Le papier et le carton font partie des déchets ménagers souvent récupérés en Mauritanie, pour servir d’emballage alimentaire ou d’aliments de bétails. On peut voir, devant quasi toutes les écoles à Nouakchott, les vendeuses emballer les beignets, sandwiches, ou cacahuètes, qu’elles vendent aux enfants, dans du papier journal souvent récupéré des poubelles des ministères ou des entreprises.
Aux alentours des marchés de la capitale, existe un marché florissant de cartons en papier, qui découpés en petits morceaux, finissent dans la gamelle de la plupart des animaux domestiques élevés en milieu urbain sur tout le territoire national.
Ce sont pourtant des pratiques fortement déconseillées par les experts de la santé publique, à cause des produits chimiques utilisés pour fabriquer le papier, mais aussi à cause de l’encre et de la colle contenu dans le carton.
Le Professeur de chimie, Mohamed Baba explique que : «pour appréhender le danger du carton sur la santé animale et humaine, il faudrait comprendre le procédé kraft qui réduit le bois en carton. Ce procédé utilise de la soude et du sulfure de sodium pour dissoudre la lignine contenue dans le bois. On obtient ainsi de la cellulose sous forme de pâte noire, qui doit passer ensuite par plusieurs solutions chimiques complexes qui vont la blanchir, la raidir, la coucher et la rendre perméable à l’encre. Tout un processus toxique qui rend le carton impropre à toute consommation alimentaire. »
Interpellée par cette situation alarmante, Mme Aïssata DIA, éducatrice, a décidé d’utiliser l’éco-vannerie du papier pour alerter et sensibiliser autour de cette pratique dangereuse.
L’idée de recyclage du papier :
Native de la ville de Sélibaby, au Sud de la Mauritanie, Aïssata est familière avec la transformation et la valorisation des produits naturels pratiquées par toutes les femmes de la communauté. Autour d’elle, elle voyait les femmes transformer la paille pour fabriquer des objets utilitaires et d’artisanat comme les nattes, cabas, chapeau, corbeilles … une activité qui générait des revenus aux familles et qui est aujourd’hui en voie de disparition à cause de la rareté de la ressource.
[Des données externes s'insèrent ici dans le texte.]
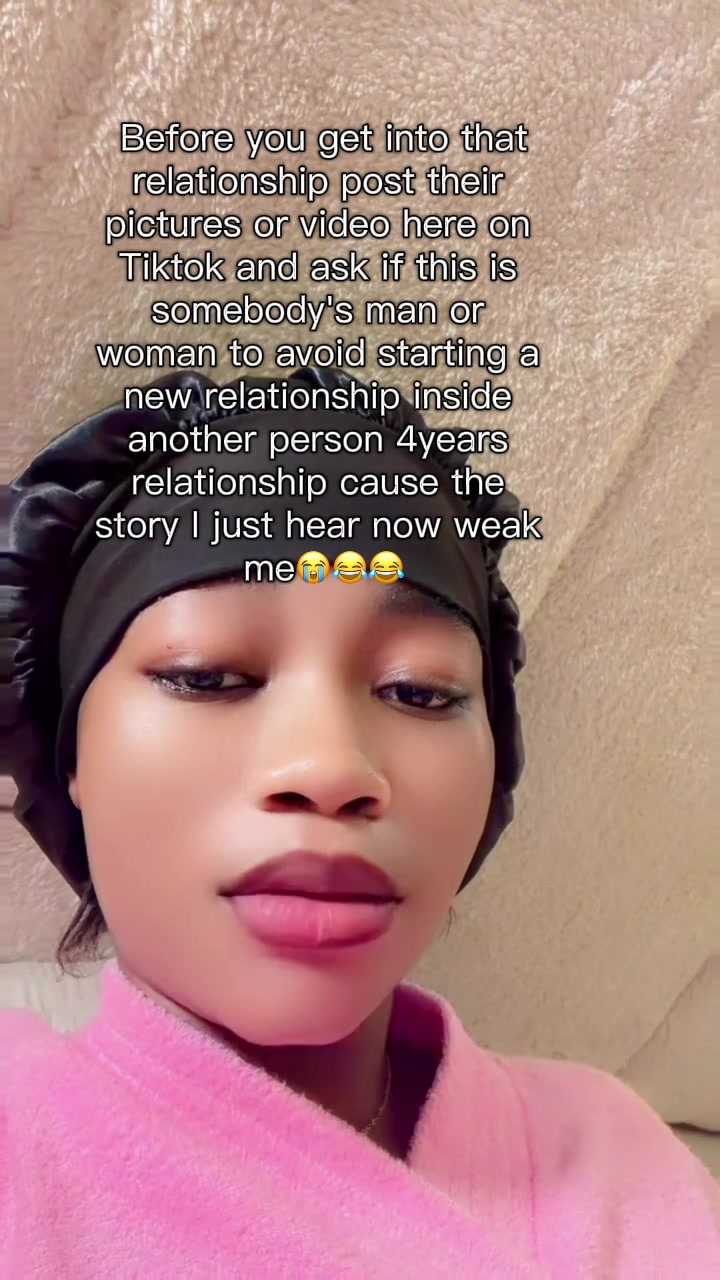 @Joke🫧🖤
En effet, les faibles pluviométries des années de sécheresses récurrentes ont diminué la quantité des terres cultivables, qui sont désormais réservées aux cultures vivrières. Puis, la paille a, été petit à petit, remplacée par le plastique souple des emballages avant son interdiction dans le pays.
En cherchant donc une idée pour recycler le papier, Aïssata découvre l’éco-vannerie sur internet et décide de faire d’une pierre deux coups : trouver une alternative à la paille et au plastique pour la vannerie traditionnelle et sensibiliser autour du papier recyclé.
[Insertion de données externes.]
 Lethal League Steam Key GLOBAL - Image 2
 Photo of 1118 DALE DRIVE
« J’ai commencé à recycler le papier en 2017 pour créer des objets de décoration et de rangement », raconte-t-elle «une technique que j’ai apprise grâce aux tutoriels sur l’éco-vannerie. C’est une jeune discipline qui se propose de concilier modernité et savoirs ancestraux, en adaptant à des matériaux de récupération (comme le papier) les techniques de vannerie traditionnelle. »
« Je recycle tous les types de papier, même ceux que l’industrie classique n’arrive pas à recycler, comme les papiers cadeaux, le papier en rouleau, papier photo, essuie-tout ou le papier peint» continue d’expliquer cette jeune maman passionnée. «Grâce à ce papier travaillé, je crée des objets d’artisanat, utilitaires ou de rangement : nattes, paniers, corbeilles, plateaux, casiers de rangement, … Toutes mes créations sont écologiques, car j’utilise pour lier en plus de la colle, la gomme arabique et pour colorer, des teintures végétales, comme le thé, le bissap, les épluchures d’oignons, les pétales de fleurs,… »
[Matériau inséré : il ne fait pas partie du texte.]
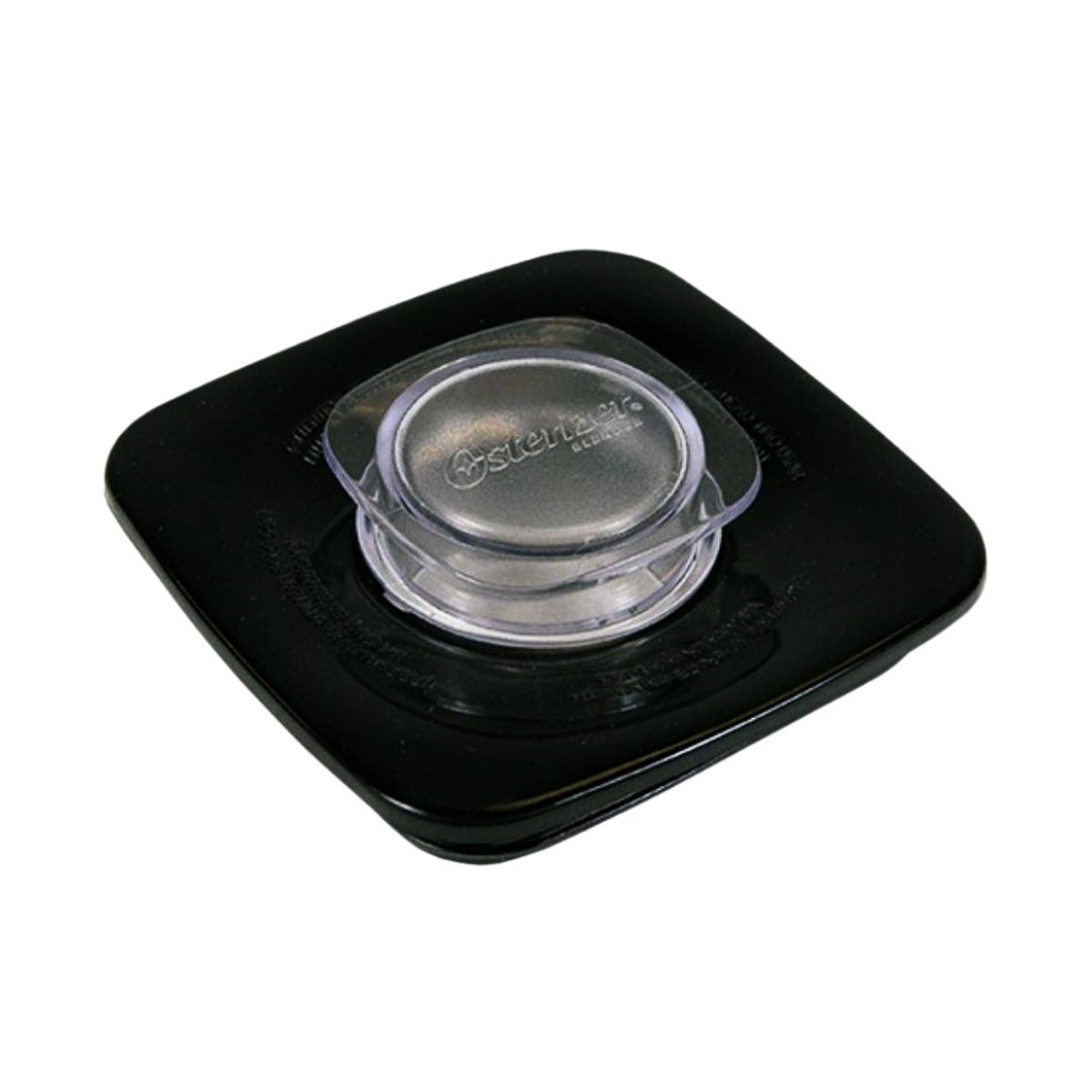 OSTER - Tapa Para Licuadora Clasica Oster 4903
Les œuvres d’Aïssata Dia, ont connu un grand succès lors du dernier Grand Marché de Noël de l’Institut Français de Mauritanie. Cependant pour que l’activité devienne rentable, elle aurait besoin de recruter une main d’œuvre qualifiée pour la seconder.
En attendant, l’artiste s’adonne à son activité favorite – celle d’animer des ateliers d’éco-vannerie, avec les petits et les grands, en leur expliquant les avantages de la préservation de l’environnement.